In general having a coherent strategy is important. No matter how tough the times or how much in distress the company, having a coherent game plan and an adequate cash position will raise valuations. Marquee customers help  lot too. While all customers count, some count more than others - as a signaling device.

5. Are their obvious pitfalls that a company looking to be acquired should try to avoid?
Having an opportunistic model with no coherent strategy is to be avoided. Similarly, unrealistic projections with little basis in facts don’t help. In general, credibility is better established if a company is conservative with assumptions and transparent with risks in a business plan. And can demonstrate what it plans to do to beat expectations and what steps it plans to take by way of risk mitigation, than showing a rosy picture that investors will see through. Expect to negotiate hard over the next year or two as there is capital seeking deals on the cheap.

6. You work with a lot of the biggest names in technology – how has, or how will this recent meltdown impact their views on M&A.
Like all investors that have capital available, they are looking for good deals. We do expect there to be roll ups in the industry broadly speaking - though this will vary by sub-sector and function. It is inevitable. However deals are likely to be negotiated hard as today cash is truly king.

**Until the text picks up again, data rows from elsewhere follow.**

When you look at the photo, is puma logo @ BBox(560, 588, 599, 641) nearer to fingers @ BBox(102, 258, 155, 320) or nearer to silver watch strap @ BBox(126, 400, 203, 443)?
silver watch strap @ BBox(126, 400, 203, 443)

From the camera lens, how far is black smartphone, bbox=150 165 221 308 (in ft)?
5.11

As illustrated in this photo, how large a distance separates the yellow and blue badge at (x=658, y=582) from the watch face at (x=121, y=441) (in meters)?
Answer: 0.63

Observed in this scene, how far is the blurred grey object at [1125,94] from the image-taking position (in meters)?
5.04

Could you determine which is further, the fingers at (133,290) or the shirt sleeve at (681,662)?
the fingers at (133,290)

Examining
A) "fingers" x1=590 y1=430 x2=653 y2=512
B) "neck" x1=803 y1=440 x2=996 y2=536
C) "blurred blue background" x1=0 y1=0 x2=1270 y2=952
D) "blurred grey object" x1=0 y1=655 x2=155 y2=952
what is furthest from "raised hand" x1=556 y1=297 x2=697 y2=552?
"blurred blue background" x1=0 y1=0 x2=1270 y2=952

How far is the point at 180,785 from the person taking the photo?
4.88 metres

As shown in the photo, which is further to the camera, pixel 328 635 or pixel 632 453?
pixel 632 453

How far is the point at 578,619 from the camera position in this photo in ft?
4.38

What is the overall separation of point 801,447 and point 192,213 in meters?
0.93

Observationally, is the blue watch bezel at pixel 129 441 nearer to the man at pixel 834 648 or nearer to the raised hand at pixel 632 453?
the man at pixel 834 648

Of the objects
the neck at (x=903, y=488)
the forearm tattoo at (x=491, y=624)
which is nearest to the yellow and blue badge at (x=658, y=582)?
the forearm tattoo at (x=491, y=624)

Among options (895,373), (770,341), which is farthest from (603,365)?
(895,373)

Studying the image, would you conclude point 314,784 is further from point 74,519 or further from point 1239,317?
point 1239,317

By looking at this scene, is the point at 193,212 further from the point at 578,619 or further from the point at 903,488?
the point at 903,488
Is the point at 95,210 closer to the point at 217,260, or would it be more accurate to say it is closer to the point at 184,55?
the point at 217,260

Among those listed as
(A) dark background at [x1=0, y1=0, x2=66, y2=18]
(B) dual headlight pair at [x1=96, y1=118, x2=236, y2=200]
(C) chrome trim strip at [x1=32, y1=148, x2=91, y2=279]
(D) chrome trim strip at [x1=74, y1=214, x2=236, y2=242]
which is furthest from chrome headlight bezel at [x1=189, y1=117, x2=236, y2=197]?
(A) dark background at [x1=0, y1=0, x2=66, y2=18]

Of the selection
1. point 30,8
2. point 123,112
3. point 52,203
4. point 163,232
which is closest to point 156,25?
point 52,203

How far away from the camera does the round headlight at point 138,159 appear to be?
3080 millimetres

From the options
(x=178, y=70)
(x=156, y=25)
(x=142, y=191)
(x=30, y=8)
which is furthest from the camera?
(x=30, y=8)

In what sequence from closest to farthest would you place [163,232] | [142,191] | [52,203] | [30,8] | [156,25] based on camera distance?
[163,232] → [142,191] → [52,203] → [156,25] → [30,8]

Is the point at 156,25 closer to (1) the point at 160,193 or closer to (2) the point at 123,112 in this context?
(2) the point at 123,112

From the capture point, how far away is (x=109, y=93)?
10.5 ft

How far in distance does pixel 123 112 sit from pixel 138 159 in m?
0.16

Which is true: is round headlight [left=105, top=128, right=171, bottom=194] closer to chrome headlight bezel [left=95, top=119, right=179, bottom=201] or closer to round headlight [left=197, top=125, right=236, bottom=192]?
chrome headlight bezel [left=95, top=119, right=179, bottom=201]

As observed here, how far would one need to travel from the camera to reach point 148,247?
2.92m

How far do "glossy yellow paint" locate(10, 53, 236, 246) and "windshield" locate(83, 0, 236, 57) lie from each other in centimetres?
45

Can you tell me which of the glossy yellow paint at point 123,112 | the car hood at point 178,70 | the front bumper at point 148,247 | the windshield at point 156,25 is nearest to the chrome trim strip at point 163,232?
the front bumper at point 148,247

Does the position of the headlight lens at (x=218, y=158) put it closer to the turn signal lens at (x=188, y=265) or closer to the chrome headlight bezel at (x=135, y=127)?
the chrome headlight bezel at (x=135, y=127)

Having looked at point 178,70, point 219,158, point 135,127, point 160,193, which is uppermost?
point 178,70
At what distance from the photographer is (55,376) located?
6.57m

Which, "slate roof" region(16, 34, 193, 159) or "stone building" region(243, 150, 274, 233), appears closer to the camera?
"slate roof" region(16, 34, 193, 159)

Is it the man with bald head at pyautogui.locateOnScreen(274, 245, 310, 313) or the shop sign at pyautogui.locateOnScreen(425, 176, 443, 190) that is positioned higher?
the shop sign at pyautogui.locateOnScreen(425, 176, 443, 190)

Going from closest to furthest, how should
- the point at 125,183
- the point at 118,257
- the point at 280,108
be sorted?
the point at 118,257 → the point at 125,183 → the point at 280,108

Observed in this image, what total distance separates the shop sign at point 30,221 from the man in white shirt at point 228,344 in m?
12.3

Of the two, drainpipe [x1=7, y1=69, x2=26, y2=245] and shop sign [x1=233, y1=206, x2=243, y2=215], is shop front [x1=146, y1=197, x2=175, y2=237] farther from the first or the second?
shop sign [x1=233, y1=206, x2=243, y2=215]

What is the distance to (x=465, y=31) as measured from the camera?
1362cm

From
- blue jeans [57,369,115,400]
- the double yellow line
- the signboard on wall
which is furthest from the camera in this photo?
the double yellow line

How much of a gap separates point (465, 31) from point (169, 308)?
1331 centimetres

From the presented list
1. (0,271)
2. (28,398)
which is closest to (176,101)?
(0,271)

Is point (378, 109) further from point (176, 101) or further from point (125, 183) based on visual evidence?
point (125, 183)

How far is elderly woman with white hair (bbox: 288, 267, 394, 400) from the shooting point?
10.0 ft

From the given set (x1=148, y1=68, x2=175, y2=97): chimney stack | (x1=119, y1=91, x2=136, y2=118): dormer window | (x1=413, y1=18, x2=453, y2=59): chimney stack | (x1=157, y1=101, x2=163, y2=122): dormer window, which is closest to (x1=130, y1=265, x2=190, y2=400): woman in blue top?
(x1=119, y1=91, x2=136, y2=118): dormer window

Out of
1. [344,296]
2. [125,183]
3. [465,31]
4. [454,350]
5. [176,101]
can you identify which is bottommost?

7. Are there particular areas in the tech space that you think will be more active in M&A.
Fragmented sub-sectors are more likely to see M&A activity. Thus applications software, IT services, SaaS among others could see more activity than (say) hardware. Although a lot will depend on the individual players and the likely length and depth of the downturn.

Many thanks to Dilip, for taking the time for this interview.  For all of you out there, I would also love to hear your thoughts on this topic.

Oh yeah, and one more question for you, if you were to walk in to Ethan Allen Furniture, and everyone who worked in the store hugged your wife/spouse, would that worry you?